(Задания):
(a) С кем автор предисловия о Ярославе Кратохвиле сравнивает его как человеческий тип?
(b) Подхватите предисловие о Ярославе Кратохвиле и продолжите его сразу после последнего приведенного предложения.

====== Отрывок ======

Ярослав Кратохвил
Истоки
Предисловие
Всякий раз, вспоминая о Ярославе Кратохвиле, я с особенной остротой осознаю то разнообразие личностей, составлявших революционный культурный фронт довоенной Чехословакии, ту многогранность индивидуальностей и характеров, которые столь свойственны всему коммунистическому движению, объединяющему людей единого убеждения и единых действий.
В рядах этого фронта Кратохвил был личностью особенно яркой.
В самом деле, только мещанин, вечно боящийся утратить в некоем «ужасном котле» революционной дисциплины свою всегда проблематичную и всегда бесцветную оригинальность, не способен увидеть красоту этой диалектики революционного единства, но существующего вне человеческого разнообразия, прекрасной радугой сверкающего на солнце великой исторической правды.
Кратохвил как человеческий тип всегда мне кажется чем-то родственным Ромену Роллану (конечно, если отбросить перемену философского кредо в эпилоге Роллановой жизни): по видимости — человек, рожденный скорее для творческой мастерской, чем для поля битвы; человек, собирающий, исследующий факты, подробности, документы, чтоб затем, в ничем не нарушаемом процессе вызревания своего отношения к ним, упорно и трудолюбиво формировать, лепить из этого материала, придавая ему окончательную форму.
Даже на его внелитературной, общественной и политической деятельности лежал какой-то особый отпечаток спокойствия, которое в грохоте тогдашних схваток могло показаться просто молчанием, но молчанием настойчивым, предостерегающим, даже грозным.

====== Исходные данные ======

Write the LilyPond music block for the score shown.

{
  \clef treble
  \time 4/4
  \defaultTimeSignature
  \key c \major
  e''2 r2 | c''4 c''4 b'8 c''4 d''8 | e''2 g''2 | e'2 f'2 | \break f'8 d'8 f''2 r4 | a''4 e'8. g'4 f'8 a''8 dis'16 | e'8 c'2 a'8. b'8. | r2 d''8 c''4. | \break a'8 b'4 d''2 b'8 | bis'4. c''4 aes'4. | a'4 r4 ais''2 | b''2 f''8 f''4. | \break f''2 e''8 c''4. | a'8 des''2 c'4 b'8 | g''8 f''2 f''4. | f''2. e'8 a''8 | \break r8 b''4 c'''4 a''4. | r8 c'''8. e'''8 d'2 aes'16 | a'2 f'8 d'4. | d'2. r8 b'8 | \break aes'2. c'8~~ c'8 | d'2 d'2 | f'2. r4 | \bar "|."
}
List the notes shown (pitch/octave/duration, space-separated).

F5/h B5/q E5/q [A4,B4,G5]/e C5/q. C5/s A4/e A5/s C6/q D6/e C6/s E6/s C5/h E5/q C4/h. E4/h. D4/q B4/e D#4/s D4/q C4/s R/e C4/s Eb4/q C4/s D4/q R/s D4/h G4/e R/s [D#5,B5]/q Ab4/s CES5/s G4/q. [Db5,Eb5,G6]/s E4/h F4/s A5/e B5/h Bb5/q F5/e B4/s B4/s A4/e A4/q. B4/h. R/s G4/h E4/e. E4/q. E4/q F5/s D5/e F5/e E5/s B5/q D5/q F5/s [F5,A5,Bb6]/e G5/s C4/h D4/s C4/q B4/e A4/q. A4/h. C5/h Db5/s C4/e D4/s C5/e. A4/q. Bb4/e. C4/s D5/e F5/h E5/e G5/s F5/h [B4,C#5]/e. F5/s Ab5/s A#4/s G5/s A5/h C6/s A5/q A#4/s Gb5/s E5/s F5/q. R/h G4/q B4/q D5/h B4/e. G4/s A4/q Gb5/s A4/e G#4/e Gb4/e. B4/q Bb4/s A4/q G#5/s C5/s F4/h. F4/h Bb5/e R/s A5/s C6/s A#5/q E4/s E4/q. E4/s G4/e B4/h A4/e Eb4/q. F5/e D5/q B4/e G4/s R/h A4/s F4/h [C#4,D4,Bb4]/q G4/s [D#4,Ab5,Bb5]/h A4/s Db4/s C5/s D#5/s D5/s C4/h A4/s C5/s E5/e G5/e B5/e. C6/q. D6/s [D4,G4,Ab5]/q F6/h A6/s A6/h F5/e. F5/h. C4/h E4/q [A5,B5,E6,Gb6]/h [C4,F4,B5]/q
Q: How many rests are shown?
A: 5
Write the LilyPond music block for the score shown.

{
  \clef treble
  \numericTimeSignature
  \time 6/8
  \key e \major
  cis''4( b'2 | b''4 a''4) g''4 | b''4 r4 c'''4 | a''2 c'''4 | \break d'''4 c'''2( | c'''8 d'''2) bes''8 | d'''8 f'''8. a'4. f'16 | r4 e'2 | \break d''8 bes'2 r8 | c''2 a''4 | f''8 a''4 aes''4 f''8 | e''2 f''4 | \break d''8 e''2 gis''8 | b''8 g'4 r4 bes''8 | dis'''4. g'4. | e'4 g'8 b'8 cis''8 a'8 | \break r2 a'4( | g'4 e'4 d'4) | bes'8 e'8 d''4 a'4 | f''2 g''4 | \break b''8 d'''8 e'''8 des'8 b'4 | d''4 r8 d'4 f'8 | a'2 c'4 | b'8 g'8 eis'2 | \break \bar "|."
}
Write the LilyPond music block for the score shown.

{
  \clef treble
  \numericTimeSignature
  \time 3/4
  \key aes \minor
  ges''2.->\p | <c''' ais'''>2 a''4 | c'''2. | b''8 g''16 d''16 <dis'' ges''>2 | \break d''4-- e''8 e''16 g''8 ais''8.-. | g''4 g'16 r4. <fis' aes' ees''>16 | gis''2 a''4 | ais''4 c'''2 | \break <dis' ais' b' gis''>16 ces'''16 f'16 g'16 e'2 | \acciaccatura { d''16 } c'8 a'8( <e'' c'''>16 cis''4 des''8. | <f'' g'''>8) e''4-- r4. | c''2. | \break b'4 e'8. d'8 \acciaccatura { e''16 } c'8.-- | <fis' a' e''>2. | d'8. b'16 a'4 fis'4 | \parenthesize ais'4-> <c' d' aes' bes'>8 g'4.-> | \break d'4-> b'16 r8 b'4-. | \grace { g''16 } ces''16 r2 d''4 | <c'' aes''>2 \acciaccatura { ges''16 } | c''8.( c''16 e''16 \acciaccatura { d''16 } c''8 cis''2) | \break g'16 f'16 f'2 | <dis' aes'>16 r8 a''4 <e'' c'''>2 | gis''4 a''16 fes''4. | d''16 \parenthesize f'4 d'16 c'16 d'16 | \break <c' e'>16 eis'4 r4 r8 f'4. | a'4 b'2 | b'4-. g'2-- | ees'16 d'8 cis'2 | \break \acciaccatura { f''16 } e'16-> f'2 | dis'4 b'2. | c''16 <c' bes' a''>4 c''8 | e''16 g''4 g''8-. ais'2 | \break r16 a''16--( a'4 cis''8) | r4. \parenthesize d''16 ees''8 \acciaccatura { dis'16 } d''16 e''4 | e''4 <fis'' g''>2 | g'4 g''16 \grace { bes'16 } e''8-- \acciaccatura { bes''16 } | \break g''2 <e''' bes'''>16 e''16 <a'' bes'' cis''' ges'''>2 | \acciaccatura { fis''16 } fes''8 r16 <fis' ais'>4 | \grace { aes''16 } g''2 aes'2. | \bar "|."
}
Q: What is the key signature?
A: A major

======

(Ответы по заданиям):
(a) С Роменом Ролланом.

(b)
И все же борьба, в которой он принимал участие всем своим сознанием, всей совестью, была для этого человека самым подлинным выражением истинной человечности.
Лучшим доказательством этого служит биография Кратохвила, чей героизм столь естествен, столь свободен от какой бы то ни было склонности к эффектному жесту.
Он делал все, что было нужно, и делал это потому, что не мог иначе. И так же писал. До сих пор еще не оценен как следует тот факт, что Кратохвил — один из немногих чешских писателей, которые глубоко и в совершенстве знали и понимали Россию. Кратохвил узнал ее в тот счастливый исторический момент, когда революционный взрыв разметал русское прошлое и настежь распахнул двери в будущее мира.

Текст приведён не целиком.